I have the _Rosamond_ vase [Footnote: A gla.s.s vase which Miss Edgeworth painted for Mrs. Ruxton, in brown, from Flaxman's designs for the _Odyssey._] madness so strong upon me, that I am out of my dear bed regularly at half-past seven in the morning, and never find it more than half an hour till breakfast time, so happy am I daubing. On one side I have Ulysses longing to taste Circe's cakes, but saying, "No, thank you," like a very good boy: and on the other side I have him just come home, and the old nurse washing his feet, and his queen fast asleep in her chair by a lamp, which I hope will not set her on fire, though it is, in spite of my best endeavours, so much out of the perpendicular that nothing but a miracle can keep it from falling on Penelope's crown.

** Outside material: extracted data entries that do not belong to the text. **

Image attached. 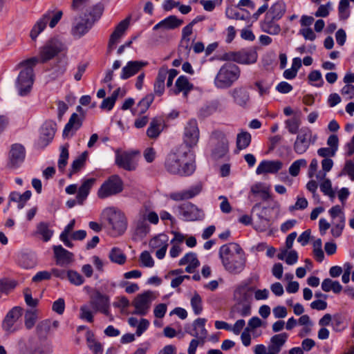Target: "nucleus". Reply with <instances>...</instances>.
<instances>
[{
    "label": "nucleus",
    "mask_w": 354,
    "mask_h": 354,
    "mask_svg": "<svg viewBox=\"0 0 354 354\" xmlns=\"http://www.w3.org/2000/svg\"><path fill=\"white\" fill-rule=\"evenodd\" d=\"M187 147L180 145L167 154L165 168L169 174L189 176L196 170L194 158Z\"/></svg>",
    "instance_id": "f257e3e1"
},
{
    "label": "nucleus",
    "mask_w": 354,
    "mask_h": 354,
    "mask_svg": "<svg viewBox=\"0 0 354 354\" xmlns=\"http://www.w3.org/2000/svg\"><path fill=\"white\" fill-rule=\"evenodd\" d=\"M219 257L225 269L231 274H239L245 267V253L236 243L222 245L219 249Z\"/></svg>",
    "instance_id": "f03ea898"
},
{
    "label": "nucleus",
    "mask_w": 354,
    "mask_h": 354,
    "mask_svg": "<svg viewBox=\"0 0 354 354\" xmlns=\"http://www.w3.org/2000/svg\"><path fill=\"white\" fill-rule=\"evenodd\" d=\"M104 11V6L102 3H97L86 10L84 17H75L73 19L71 34L75 38H81L86 35L93 27V24L98 21Z\"/></svg>",
    "instance_id": "7ed1b4c3"
},
{
    "label": "nucleus",
    "mask_w": 354,
    "mask_h": 354,
    "mask_svg": "<svg viewBox=\"0 0 354 354\" xmlns=\"http://www.w3.org/2000/svg\"><path fill=\"white\" fill-rule=\"evenodd\" d=\"M66 51L67 47L64 43L57 37H52L39 48L38 57L25 59L22 64L32 66H36L37 63L45 64L61 54H65Z\"/></svg>",
    "instance_id": "20e7f679"
},
{
    "label": "nucleus",
    "mask_w": 354,
    "mask_h": 354,
    "mask_svg": "<svg viewBox=\"0 0 354 354\" xmlns=\"http://www.w3.org/2000/svg\"><path fill=\"white\" fill-rule=\"evenodd\" d=\"M253 288L241 286L234 292L236 303L232 307L230 316L234 319L239 317H248L252 313V294Z\"/></svg>",
    "instance_id": "39448f33"
},
{
    "label": "nucleus",
    "mask_w": 354,
    "mask_h": 354,
    "mask_svg": "<svg viewBox=\"0 0 354 354\" xmlns=\"http://www.w3.org/2000/svg\"><path fill=\"white\" fill-rule=\"evenodd\" d=\"M240 75V68L234 63L227 62L220 68L214 83L217 88H228L239 80Z\"/></svg>",
    "instance_id": "423d86ee"
},
{
    "label": "nucleus",
    "mask_w": 354,
    "mask_h": 354,
    "mask_svg": "<svg viewBox=\"0 0 354 354\" xmlns=\"http://www.w3.org/2000/svg\"><path fill=\"white\" fill-rule=\"evenodd\" d=\"M23 61L19 64V67H25L22 70L17 80V87L19 91V94L21 96L27 95L31 91L33 82H34V70L35 66L31 64H24Z\"/></svg>",
    "instance_id": "0eeeda50"
},
{
    "label": "nucleus",
    "mask_w": 354,
    "mask_h": 354,
    "mask_svg": "<svg viewBox=\"0 0 354 354\" xmlns=\"http://www.w3.org/2000/svg\"><path fill=\"white\" fill-rule=\"evenodd\" d=\"M102 215L111 228L118 234L124 233L127 230V218L122 212L115 207H106L103 210Z\"/></svg>",
    "instance_id": "6e6552de"
},
{
    "label": "nucleus",
    "mask_w": 354,
    "mask_h": 354,
    "mask_svg": "<svg viewBox=\"0 0 354 354\" xmlns=\"http://www.w3.org/2000/svg\"><path fill=\"white\" fill-rule=\"evenodd\" d=\"M62 12L57 11L53 13V11L48 10L36 22L32 27L30 36L32 40H36L37 36L46 28L48 22L49 21V26L53 28L60 21L62 17Z\"/></svg>",
    "instance_id": "1a4fd4ad"
},
{
    "label": "nucleus",
    "mask_w": 354,
    "mask_h": 354,
    "mask_svg": "<svg viewBox=\"0 0 354 354\" xmlns=\"http://www.w3.org/2000/svg\"><path fill=\"white\" fill-rule=\"evenodd\" d=\"M123 190V182L118 175H113L105 180L97 191V196L104 199L116 195Z\"/></svg>",
    "instance_id": "9d476101"
},
{
    "label": "nucleus",
    "mask_w": 354,
    "mask_h": 354,
    "mask_svg": "<svg viewBox=\"0 0 354 354\" xmlns=\"http://www.w3.org/2000/svg\"><path fill=\"white\" fill-rule=\"evenodd\" d=\"M257 58V53L252 48H243L236 52L226 53L223 55V60L247 65L254 64Z\"/></svg>",
    "instance_id": "9b49d317"
},
{
    "label": "nucleus",
    "mask_w": 354,
    "mask_h": 354,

Little Pakenham is going on bravely (not two months old), and I am just _beginning_ to write again, and am _in_ "Patronage," and have corrected all the faults you pointed out to me; and Susan, who was a fool, is now Rosamond and a wit.
I suppose you have heard various _jeux d'esprit_ on the marriage of Sir Humphry Davy and Mrs. Apreece? I scarcely think any of them worth copying: the best _idea_ is stolen from the _bon mot_ on Sir John Carr, "The Traveller be_k_nighted."
"When Mr. Davy concluded his last Lecture by saying that we were but in the _Dawn_ of Science, he probably did not expect to be so soon be_k_nighted."